§ Records provided
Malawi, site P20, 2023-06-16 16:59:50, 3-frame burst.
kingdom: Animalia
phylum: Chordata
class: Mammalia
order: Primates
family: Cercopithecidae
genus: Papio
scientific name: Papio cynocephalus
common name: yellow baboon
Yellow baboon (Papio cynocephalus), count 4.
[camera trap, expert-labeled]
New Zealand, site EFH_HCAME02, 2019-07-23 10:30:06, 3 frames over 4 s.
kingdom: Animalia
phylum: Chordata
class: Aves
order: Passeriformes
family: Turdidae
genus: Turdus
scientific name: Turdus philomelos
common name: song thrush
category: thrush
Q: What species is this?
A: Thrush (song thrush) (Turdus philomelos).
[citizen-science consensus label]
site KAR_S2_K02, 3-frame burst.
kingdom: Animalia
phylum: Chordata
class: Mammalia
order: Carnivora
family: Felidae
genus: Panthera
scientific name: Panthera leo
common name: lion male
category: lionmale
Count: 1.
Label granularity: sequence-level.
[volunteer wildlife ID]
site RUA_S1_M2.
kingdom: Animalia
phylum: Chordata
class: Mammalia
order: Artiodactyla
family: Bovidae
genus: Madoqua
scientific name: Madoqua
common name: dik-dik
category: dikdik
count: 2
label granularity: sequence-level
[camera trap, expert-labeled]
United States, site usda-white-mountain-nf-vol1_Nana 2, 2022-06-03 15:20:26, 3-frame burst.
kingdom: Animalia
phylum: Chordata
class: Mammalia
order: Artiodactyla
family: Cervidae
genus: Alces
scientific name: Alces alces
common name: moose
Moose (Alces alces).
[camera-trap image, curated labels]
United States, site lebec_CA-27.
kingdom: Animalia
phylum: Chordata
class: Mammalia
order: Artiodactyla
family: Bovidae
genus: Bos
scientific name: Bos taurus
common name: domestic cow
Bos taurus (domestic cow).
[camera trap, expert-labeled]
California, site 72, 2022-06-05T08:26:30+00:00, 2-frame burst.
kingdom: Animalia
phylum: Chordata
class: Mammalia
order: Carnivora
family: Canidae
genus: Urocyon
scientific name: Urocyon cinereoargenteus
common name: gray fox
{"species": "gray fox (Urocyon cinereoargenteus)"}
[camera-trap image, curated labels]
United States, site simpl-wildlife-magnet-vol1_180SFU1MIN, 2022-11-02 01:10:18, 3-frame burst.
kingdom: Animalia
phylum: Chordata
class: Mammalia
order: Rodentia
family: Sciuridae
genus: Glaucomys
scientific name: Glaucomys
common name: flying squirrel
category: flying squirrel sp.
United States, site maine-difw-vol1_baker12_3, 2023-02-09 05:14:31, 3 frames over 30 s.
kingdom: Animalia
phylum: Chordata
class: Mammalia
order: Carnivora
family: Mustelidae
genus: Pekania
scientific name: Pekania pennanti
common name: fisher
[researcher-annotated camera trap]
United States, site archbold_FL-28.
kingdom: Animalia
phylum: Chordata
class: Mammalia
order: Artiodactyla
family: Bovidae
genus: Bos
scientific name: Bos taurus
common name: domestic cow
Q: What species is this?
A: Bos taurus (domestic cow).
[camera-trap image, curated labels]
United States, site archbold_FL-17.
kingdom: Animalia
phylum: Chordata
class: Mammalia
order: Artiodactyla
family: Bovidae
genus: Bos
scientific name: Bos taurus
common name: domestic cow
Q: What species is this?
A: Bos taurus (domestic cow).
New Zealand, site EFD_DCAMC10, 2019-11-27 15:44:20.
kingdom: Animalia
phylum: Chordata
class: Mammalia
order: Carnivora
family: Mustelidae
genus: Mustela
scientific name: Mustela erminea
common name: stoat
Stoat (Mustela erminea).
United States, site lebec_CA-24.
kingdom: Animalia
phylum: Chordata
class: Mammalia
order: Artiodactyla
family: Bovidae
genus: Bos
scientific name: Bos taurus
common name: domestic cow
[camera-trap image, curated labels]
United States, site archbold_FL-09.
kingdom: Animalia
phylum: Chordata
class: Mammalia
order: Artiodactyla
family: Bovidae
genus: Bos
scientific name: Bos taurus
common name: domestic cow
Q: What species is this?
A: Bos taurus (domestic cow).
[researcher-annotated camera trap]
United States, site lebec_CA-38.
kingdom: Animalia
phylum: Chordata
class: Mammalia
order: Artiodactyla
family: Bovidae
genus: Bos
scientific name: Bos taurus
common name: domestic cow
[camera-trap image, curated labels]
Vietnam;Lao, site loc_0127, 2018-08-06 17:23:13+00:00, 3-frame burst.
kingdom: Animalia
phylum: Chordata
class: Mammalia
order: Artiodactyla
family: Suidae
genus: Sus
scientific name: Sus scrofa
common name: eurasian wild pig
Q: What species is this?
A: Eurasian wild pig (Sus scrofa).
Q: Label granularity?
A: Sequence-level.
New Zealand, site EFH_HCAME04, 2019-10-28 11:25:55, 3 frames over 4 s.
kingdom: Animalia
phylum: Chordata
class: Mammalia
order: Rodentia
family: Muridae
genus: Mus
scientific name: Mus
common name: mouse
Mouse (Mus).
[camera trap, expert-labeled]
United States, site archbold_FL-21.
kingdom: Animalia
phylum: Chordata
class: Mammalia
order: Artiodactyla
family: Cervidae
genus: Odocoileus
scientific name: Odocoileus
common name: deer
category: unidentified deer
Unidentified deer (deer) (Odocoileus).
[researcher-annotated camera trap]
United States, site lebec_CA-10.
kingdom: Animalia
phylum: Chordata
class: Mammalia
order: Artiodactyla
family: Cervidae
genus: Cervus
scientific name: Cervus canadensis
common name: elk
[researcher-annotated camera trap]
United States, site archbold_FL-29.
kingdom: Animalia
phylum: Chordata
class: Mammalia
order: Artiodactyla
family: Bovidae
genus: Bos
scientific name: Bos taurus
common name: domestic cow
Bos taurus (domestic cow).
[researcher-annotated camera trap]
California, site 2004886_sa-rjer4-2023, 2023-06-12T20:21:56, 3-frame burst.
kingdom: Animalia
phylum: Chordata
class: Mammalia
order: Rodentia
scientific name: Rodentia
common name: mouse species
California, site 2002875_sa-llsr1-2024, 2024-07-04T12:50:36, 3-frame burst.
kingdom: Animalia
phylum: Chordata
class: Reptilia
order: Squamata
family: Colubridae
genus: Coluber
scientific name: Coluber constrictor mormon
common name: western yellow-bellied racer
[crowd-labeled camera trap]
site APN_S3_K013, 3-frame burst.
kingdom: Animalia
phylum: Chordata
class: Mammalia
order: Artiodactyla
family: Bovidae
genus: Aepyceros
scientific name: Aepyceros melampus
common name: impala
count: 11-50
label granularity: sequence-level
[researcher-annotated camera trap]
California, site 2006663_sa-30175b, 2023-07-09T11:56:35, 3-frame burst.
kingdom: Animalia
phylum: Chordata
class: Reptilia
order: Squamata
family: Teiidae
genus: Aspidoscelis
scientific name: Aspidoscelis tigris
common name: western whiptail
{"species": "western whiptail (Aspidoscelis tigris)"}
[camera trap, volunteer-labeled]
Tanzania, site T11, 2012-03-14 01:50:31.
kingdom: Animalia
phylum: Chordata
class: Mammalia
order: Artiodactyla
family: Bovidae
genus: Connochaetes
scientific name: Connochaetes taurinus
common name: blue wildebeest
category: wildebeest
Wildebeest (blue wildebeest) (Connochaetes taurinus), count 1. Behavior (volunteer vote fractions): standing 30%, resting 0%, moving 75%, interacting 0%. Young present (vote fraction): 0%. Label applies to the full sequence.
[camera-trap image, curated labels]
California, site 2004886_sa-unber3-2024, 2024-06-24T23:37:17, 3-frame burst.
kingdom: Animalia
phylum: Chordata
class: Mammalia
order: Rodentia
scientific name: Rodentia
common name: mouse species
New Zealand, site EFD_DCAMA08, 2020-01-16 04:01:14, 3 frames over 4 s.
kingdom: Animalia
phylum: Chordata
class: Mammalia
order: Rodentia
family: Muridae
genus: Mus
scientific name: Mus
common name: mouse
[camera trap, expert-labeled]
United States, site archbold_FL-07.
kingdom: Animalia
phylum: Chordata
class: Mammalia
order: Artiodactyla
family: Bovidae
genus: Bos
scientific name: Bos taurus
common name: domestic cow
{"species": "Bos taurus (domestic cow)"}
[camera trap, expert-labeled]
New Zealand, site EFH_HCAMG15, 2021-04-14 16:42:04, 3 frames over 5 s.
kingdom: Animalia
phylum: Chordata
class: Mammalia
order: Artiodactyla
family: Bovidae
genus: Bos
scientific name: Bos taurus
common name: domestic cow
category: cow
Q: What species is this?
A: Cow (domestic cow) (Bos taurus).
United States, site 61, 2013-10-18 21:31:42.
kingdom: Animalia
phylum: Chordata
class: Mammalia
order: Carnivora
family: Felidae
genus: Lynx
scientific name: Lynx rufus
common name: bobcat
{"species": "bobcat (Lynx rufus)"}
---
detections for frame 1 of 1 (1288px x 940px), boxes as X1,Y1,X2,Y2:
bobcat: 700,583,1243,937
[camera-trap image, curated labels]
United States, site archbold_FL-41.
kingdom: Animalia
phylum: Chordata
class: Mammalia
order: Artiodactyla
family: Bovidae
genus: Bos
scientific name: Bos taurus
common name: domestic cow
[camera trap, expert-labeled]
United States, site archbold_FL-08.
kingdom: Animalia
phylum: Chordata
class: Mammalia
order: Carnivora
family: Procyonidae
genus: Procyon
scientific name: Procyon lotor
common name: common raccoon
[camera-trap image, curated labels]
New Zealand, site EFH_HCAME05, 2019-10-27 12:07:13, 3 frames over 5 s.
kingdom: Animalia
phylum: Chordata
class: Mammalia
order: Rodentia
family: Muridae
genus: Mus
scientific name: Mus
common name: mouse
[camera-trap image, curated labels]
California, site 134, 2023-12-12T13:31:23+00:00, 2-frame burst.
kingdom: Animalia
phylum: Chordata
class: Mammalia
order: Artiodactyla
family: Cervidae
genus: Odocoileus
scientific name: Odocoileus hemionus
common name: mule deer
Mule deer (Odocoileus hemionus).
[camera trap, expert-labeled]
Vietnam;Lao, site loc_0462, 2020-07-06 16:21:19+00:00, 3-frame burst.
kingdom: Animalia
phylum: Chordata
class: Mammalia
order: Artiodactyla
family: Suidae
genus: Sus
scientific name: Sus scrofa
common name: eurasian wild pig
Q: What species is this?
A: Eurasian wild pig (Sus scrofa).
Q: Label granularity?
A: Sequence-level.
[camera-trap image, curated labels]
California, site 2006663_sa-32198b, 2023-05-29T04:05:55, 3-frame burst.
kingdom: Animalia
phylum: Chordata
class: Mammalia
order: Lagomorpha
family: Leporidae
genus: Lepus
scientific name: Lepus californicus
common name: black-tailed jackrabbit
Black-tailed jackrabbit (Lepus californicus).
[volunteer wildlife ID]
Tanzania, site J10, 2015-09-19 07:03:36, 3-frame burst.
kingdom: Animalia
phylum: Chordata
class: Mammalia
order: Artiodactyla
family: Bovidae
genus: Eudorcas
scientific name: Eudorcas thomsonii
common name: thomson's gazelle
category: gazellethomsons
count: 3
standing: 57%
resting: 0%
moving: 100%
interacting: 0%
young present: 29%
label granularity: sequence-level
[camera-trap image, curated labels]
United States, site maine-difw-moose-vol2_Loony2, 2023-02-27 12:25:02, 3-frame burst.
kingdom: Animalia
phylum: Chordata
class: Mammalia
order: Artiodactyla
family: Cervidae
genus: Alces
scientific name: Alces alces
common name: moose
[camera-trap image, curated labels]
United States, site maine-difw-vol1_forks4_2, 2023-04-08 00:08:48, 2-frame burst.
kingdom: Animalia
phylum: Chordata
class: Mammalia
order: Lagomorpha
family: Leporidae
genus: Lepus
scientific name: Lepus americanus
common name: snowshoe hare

§ Work instruction
Among the entries above, identify all lines with "Vietnam" and copy them.

§ Answer area
Vietnam;Lao, site loc_0127, 2018-08-06 17:23:13+00:00, 3-frame burst.
Vietnam;Lao, site loc_0462, 2020-07-06 16:21:19+00:00, 3-frame burst.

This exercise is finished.